▶ **The task**: Please express the records below as a JSON list of strings, with one string for each line and no blank lines.

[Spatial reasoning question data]
########

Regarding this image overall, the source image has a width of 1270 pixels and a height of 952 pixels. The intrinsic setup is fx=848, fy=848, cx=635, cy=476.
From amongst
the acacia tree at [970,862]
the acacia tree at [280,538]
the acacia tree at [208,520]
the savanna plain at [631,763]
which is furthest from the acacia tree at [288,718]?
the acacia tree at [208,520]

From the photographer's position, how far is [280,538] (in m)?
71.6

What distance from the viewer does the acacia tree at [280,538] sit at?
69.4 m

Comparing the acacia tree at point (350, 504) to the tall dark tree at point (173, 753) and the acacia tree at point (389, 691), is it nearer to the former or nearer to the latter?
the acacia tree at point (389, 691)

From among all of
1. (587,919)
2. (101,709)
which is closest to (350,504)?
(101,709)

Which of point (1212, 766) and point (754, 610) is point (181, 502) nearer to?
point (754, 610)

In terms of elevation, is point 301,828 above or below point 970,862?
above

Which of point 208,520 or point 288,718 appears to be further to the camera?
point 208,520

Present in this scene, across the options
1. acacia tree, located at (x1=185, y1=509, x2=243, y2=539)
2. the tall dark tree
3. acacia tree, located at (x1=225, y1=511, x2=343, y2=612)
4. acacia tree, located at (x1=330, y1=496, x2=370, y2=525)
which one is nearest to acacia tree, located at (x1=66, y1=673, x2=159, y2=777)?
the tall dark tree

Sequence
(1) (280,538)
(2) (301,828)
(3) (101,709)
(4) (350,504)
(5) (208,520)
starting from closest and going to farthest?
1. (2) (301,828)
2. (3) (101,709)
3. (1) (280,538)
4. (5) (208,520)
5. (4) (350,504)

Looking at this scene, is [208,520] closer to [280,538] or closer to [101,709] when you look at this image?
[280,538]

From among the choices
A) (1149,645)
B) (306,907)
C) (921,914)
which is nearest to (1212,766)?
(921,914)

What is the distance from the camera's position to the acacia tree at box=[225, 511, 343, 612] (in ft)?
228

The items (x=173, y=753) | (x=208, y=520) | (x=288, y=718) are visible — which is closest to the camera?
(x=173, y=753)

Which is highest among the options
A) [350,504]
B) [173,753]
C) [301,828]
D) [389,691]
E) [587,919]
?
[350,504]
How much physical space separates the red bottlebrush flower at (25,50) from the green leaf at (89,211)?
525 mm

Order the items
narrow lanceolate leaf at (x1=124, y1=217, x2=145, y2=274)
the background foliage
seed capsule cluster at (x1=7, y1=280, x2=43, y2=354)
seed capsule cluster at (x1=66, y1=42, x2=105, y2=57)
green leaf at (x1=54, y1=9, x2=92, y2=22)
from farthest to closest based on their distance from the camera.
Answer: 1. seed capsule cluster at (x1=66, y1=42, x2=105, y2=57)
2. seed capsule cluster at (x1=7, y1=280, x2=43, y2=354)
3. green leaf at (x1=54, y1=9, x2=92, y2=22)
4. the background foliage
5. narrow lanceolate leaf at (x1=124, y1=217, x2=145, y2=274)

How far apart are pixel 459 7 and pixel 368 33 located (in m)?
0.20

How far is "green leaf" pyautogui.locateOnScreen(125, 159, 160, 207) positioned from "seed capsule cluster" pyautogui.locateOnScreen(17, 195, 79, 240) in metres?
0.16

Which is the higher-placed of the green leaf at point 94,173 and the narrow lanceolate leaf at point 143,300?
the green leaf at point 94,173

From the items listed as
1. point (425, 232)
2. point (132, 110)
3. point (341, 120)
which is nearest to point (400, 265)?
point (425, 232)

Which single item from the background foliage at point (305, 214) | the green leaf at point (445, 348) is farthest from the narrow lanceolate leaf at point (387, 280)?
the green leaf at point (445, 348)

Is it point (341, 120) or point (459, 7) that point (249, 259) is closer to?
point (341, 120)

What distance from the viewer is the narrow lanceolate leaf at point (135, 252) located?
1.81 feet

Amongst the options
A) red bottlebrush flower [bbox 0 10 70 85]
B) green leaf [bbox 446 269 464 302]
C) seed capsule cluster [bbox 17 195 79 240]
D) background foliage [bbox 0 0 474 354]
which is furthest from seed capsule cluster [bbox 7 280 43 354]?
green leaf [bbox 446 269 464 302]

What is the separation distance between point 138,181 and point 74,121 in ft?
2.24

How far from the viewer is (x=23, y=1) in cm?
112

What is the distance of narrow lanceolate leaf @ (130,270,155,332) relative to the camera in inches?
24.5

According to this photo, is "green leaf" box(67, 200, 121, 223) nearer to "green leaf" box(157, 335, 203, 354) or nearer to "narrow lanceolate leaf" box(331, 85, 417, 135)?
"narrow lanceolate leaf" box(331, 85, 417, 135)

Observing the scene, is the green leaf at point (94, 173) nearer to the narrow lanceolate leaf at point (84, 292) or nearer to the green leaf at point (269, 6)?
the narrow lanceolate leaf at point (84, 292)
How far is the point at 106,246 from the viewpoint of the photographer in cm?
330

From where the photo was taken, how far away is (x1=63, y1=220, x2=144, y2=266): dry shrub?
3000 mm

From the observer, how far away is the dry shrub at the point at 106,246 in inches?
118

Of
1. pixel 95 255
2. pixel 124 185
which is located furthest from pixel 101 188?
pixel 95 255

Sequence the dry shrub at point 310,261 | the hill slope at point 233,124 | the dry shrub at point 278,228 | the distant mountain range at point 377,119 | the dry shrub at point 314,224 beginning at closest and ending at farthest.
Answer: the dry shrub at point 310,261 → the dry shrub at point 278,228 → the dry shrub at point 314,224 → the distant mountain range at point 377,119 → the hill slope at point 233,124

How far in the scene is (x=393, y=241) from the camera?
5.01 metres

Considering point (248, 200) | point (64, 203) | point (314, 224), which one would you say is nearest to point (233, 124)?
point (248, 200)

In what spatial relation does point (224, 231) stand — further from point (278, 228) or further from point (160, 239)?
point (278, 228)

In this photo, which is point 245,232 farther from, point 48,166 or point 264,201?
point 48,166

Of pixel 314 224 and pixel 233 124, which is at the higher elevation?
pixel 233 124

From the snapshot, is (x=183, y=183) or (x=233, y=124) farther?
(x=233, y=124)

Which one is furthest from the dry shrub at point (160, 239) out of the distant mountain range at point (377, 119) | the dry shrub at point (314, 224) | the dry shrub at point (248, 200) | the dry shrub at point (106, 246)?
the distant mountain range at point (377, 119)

########

▶ **Problem solution**:
[
  "Regarding this image overall, the source image has a width of 1270 pixels and a height of 952 pixels. The intrinsic setup is fx=848, fy=848, cx=635, cy=476.",
  "From amongst",
  "the acacia tree at [970,862]",
  "the acacia tree at [280,538]",
  "the acacia tree at [208,520]",
  "the savanna plain at [631,763]",
  "which is furthest from the acacia tree at [288,718]?",
  "the acacia tree at [208,520]",
  "From the photographer's position, how far is [280,538] (in m)?",
  "71.6",
  "What distance from the viewer does the acacia tree at [280,538] sit at?",
  "69.4 m",
  "Comparing the acacia tree at point (350, 504) to the tall dark tree at point (173, 753) and the acacia tree at point (389, 691), is it nearer to the former or nearer to the latter?",
  "the acacia tree at point (389, 691)",
  "From among all of",
  "1. (587,919)",
  "2. (101,709)",
  "which is closest to (350,504)?",
  "(101,709)",
  "Which of point (1212, 766) and point (754, 610) is point (181, 502) nearer to?",
  "point (754, 610)",
  "In terms of elevation, is point 301,828 above or below point 970,862?",
  "above",
  "Which of point 208,520 or point 288,718 appears to be further to the camera?",
  "point 208,520",
  "Present in this scene, across the options",
  "1. acacia tree, located at (x1=185, y1=509, x2=243, y2=539)",
  "2. the tall dark tree",
  "3. acacia tree, located at (x1=225, y1=511, x2=343, y2=612)",
  "4. acacia tree, located at (x1=330, y1=496, x2=370, y2=525)",
  "which one is nearest to acacia tree, located at (x1=66, y1=673, x2=159, y2=777)?",
  "the tall dark tree",
  "Sequence",
  "(1) (280,538)",
  "(2) (301,828)",
  "(3) (101,709)",
  "(4) (350,504)",
  "(5) (208,520)",
  "starting from closest and going to farthest?",
  "1. (2) (301,828)",
  "2. (3) (101,709)",
  "3. (1) (280,538)",
  "4. (5) (208,520)",
  "5. (4) (350,504)",
  "Looking at this scene, is [208,520] closer to [280,538] or closer to [101,709] when you look at this image?",
  "[280,538]",
  "From among the choices",
  "A) (1149,645)",
  "B) (306,907)",
  "C) (921,914)",
  "which is nearest to (1212,766)?",
  "(921,914)",
  "What is the distance from the camera's position to the acacia tree at box=[225, 511, 343, 612] (in ft)?",
  "228",
  "The items (x=173, y=753) | (x=208, y=520) | (x=288, y=718) are visible — which is closest to the camera?",
  "(x=173, y=753)",
  "Which is highest among the options",
  "A) [350,504]",
  "B) [173,753]",
  "C) [301,828]",
  "D) [389,691]",
  "E) [587,919]",
  "?",
  "[350,504]",
  "How much physical space separates the red bottlebrush flower at (25,50) from the green leaf at (89,211)?",
  "525 mm",
  "Order the items",
  "narrow lanceolate leaf at (x1=124, y1=217, x2=145, y2=274)",
  "the background foliage",
  "seed capsule cluster at (x1=7, y1=280, x2=43, y2=354)",
  "seed capsule cluster at (x1=66, y1=42, x2=105, y2=57)",
  "green leaf at (x1=54, y1=9, x2=92, y2=22)",
  "from farthest to closest based on their distance from the camera.",
  "Answer: 1. seed capsule cluster at (x1=66, y1=42, x2=105, y2=57)",
  "2. seed capsule cluster at (x1=7, y1=280, x2=43, y2=354)",
  "3. green leaf at (x1=54, y1=9, x2=92, y2=22)",
  "4. the background foliage",
  "5. narrow lanceolate leaf at (x1=124, y1=217, x2=145, y2=274)",
  "How far apart are pixel 459 7 and pixel 368 33 located (in m)?",
  "0.20",
  "How far is \"green leaf\" pyautogui.locateOnScreen(125, 159, 160, 207) positioned from \"seed capsule cluster\" pyautogui.locateOnScreen(17, 195, 79, 240) in metres?",
  "0.16",
  "Which is the higher-placed of the green leaf at point 94,173 and the narrow lanceolate leaf at point 143,300?",
  "the green leaf at point 94,173",
  "From the items listed as",
  "1. point (425, 232)",
  "2. point (132, 110)",
  "3. point (341, 120)",
  "which is nearest to point (400, 265)?",
  "point (425, 232)",
  "Which single item from the background foliage at point (305, 214) | the green leaf at point (445, 348) is farthest from the narrow lanceolate leaf at point (387, 280)?",
  "the green leaf at point (445, 348)",
  "Is it point (341, 120) or point (459, 7) that point (249, 259) is closer to?",
  "point (341, 120)",
  "What distance from the viewer is the narrow lanceolate leaf at point (135, 252) located?",
  "1.81 feet",
  "Amongst the options",
  "A) red bottlebrush flower [bbox 0 10 70 85]",
  "B) green leaf [bbox 446 269 464 302]",
  "C) seed capsule cluster [bbox 17 195 79 240]",
  "D) background foliage [bbox 0 0 474 354]",
  "which is furthest from seed capsule cluster [bbox 7 280 43 354]?",
  "green leaf [bbox 446 269 464 302]",
  "What is the separation distance between point 138,181 and point 74,121 in ft?",
  "2.24",
  "How far from the viewer is (x=23, y=1) in cm?",
  "112",
  "What is the distance of narrow lanceolate leaf @ (130,270,155,332) relative to the camera in inches?",
  "24.5",
  "According to this photo, is \"green leaf\" box(67, 200, 121, 223) nearer to \"green leaf\" box(157, 335, 203, 354) or nearer to \"narrow lanceolate leaf\" box(331, 85, 417, 135)?",
  "\"narrow lanceolate leaf\" box(331, 85, 417, 135)",
  "Observing the scene, is the green leaf at point (94, 173) nearer to the narrow lanceolate leaf at point (84, 292) or nearer to the green leaf at point (269, 6)?",
  "the narrow lanceolate leaf at point (84, 292)",
  "How far is the point at 106,246 from the viewpoint of the photographer in cm?",
  "330",
  "From where the photo was taken, how far away is (x1=63, y1=220, x2=144, y2=266): dry shrub?",
  "3000 mm",
  "From the observer, how far away is the dry shrub at the point at 106,246 in inches?",
  "118",
  "Of",
  "1. pixel 95 255",
  "2. pixel 124 185",
  "which is located furthest from pixel 101 188?",
  "pixel 95 255",
  "Sequence the dry shrub at point 310,261 | the hill slope at point 233,124 | the dry shrub at point 278,228 | the distant mountain range at point 377,119 | the dry shrub at point 314,224 beginning at closest and ending at farthest.",
  "Answer: the dry shrub at point 310,261 → the dry shrub at point 278,228 → the dry shrub at point 314,224 → the distant mountain range at point 377,119 → the hill slope at point 233,124",
  "How far in the scene is (x=393, y=241) from the camera?",
  "5.01 metres",
  "Considering point (248, 200) | point (64, 203) | point (314, 224), which one would you say is nearest to point (233, 124)?",
  "point (248, 200)",
  "In what spatial relation does point (224, 231) stand — further from point (278, 228) or further from point (160, 239)?",
  "point (278, 228)",
  "In this photo, which is point 245,232 farther from, point 48,166 or point 264,201?",
  "point 48,166",
  "Of pixel 314 224 and pixel 233 124, which is at the higher elevation?",
  "pixel 233 124",
  "From the snapshot, is (x=183, y=183) or (x=233, y=124) farther?",
  "(x=233, y=124)",
  "Which one is furthest from the dry shrub at point (160, 239) out of the distant mountain range at point (377, 119) | the dry shrub at point (314, 224) | the dry shrub at point (248, 200) | the dry shrub at point (106, 246)?",
  "the distant mountain range at point (377, 119)"
]